The UCC found that stations such as WLBT-TV in Jackson, Mississippi mostly ignored the protests while frequently airing pejorative comments about African-Americans. The UCC petitioned the FCC to deny the station a license renewal because it was not serving the public interest, as broadcasters were required to do under federal law. After a lengthy legal battle, the UCC won a landmark court ruling.

Around the same time, the UCC successfully pressured the FCC to adopt equal employment regulations for license holders. Those rules were modified by a 1998 court ruling, but the agency continued not only to prohibit discrimination but also require broadcasters to take positive steps to promote the hiring and promotion of minorities and women. Operations with larger staffs were expected to engage in more initiatives than smaller ones.

The current FCC’s policies turn this tradition on its head. By embracing the wrong-headed idea that efforts to address discrimination are themselves discriminatory, the agency is starting to turn back the clock to a time when people of color were largely absent from the staffs of media companies.

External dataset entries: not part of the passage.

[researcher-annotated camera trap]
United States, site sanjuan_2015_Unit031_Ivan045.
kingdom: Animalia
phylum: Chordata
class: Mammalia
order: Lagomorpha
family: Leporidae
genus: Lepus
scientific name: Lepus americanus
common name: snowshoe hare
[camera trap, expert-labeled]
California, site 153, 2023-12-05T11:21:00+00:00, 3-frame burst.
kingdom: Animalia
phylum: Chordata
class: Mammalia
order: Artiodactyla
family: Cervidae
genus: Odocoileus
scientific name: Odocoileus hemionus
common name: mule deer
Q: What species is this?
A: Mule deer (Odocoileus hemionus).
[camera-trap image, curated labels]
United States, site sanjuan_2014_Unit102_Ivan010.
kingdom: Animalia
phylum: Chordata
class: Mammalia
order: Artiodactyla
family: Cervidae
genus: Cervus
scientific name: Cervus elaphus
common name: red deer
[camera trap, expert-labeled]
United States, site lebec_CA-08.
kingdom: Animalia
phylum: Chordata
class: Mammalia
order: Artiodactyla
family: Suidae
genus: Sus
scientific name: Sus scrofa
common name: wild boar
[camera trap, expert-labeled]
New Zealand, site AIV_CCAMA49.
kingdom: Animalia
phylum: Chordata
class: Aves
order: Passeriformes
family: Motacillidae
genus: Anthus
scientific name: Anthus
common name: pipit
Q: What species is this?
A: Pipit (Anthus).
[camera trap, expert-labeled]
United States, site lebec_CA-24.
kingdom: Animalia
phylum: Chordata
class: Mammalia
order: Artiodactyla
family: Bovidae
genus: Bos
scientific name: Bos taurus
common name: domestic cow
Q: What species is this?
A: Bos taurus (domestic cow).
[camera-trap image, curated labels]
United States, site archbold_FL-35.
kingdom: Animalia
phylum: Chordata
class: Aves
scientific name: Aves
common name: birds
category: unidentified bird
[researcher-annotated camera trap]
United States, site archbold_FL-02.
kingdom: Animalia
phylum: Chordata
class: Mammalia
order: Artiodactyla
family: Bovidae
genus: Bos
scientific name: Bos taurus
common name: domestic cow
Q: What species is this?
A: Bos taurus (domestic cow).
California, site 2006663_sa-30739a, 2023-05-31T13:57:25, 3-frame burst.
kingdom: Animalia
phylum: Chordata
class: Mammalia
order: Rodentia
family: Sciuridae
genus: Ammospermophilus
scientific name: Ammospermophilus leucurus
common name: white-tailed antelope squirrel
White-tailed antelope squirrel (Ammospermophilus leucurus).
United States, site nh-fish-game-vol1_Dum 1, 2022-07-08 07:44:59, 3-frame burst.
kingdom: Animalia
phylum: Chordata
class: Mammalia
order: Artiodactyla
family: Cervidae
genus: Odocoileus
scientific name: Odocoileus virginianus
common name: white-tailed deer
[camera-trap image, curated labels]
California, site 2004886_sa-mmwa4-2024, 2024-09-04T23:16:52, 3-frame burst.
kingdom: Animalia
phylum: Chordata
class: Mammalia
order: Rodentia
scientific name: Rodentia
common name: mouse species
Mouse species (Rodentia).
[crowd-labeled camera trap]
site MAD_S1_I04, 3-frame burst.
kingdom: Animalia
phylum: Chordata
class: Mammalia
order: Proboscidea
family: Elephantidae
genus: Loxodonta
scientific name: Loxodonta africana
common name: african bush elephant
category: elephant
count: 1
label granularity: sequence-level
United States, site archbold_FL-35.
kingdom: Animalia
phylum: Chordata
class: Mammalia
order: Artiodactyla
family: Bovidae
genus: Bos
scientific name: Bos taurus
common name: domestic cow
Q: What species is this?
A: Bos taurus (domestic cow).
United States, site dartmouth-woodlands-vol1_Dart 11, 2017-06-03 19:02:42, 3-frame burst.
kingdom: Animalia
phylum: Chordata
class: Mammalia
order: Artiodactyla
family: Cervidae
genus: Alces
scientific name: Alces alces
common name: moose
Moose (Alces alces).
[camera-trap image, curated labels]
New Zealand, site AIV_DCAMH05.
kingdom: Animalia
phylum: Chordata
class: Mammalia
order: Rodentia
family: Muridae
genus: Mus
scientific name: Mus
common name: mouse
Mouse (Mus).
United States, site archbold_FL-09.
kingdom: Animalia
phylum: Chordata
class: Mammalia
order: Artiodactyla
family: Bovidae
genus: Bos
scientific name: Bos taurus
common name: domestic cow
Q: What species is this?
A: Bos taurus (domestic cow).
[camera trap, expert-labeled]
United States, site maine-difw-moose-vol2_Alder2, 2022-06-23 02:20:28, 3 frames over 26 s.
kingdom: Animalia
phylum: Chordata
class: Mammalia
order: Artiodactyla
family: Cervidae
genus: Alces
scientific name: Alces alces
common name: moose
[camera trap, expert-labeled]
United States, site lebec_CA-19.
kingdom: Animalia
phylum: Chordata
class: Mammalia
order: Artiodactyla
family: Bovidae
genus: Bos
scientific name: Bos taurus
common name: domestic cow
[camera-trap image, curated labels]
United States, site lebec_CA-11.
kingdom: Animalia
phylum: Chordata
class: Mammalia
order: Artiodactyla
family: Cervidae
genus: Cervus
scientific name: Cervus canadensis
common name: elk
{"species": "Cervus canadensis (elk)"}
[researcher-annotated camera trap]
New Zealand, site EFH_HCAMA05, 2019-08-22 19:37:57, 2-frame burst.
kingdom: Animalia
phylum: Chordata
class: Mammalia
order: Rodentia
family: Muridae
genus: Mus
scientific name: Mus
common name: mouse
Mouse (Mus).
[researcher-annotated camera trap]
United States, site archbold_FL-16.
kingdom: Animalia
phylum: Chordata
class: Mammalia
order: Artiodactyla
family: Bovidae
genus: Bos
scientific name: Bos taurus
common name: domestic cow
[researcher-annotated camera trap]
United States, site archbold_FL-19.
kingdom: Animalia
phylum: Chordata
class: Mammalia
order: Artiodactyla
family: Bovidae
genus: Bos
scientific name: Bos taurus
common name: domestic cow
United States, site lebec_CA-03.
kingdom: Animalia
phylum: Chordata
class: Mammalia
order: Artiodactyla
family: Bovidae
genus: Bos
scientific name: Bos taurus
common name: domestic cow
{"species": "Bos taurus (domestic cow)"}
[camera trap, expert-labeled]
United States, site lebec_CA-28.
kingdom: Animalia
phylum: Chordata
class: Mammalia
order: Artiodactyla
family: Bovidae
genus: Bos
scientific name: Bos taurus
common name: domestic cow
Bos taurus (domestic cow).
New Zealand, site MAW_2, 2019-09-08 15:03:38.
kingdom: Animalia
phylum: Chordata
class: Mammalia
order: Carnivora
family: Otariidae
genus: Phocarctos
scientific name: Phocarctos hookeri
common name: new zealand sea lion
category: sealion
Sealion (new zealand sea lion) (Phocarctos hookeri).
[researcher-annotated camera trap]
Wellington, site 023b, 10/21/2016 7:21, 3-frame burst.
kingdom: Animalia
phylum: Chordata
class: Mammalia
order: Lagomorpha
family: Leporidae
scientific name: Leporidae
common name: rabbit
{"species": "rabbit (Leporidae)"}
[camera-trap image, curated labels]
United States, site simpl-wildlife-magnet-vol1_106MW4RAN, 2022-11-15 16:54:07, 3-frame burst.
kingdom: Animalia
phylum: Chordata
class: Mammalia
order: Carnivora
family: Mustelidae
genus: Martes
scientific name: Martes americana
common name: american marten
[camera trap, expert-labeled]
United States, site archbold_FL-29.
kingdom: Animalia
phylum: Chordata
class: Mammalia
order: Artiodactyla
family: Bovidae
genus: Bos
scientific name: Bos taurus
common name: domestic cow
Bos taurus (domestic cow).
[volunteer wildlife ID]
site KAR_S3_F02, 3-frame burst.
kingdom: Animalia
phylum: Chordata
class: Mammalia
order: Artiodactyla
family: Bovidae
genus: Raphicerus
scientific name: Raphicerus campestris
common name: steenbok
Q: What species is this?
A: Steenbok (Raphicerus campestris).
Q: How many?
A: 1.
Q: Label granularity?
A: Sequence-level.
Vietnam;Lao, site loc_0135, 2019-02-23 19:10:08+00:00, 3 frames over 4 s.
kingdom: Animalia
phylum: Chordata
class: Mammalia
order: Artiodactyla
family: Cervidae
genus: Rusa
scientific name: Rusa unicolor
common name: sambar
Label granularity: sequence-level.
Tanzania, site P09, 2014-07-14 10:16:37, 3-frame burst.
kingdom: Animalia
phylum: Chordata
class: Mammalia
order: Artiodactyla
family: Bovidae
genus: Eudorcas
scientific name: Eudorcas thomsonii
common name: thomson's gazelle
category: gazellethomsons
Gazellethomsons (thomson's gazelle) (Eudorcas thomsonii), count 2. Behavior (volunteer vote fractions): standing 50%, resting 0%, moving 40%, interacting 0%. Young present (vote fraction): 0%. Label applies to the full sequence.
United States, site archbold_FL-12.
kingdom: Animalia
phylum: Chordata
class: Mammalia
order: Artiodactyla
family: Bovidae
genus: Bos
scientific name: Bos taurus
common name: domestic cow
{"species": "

It is also concerning to see a regulatory agency distort its mission by using its power for ideological purposes. We can only wonder how much the FCC’s anti-DEI efforts are taking resources away from its legitimate enforcement practices.

T-Mobile, for instance, certainly deserves plenty of scrutiny. Last year, it paid over $4 million to state attorneys general to resolve allegations of misleading advertising practices. The year before, it paid $350 million to settle a class action lawsuit over its failure to prevent a massive customer data breach. The Biden FCC fined the company another $80 million in the data case.

Pursuing matters such as these as well as conducting honest evaluations of proposed mergers should be the focus on the FCC–not engaging in culture war attacks.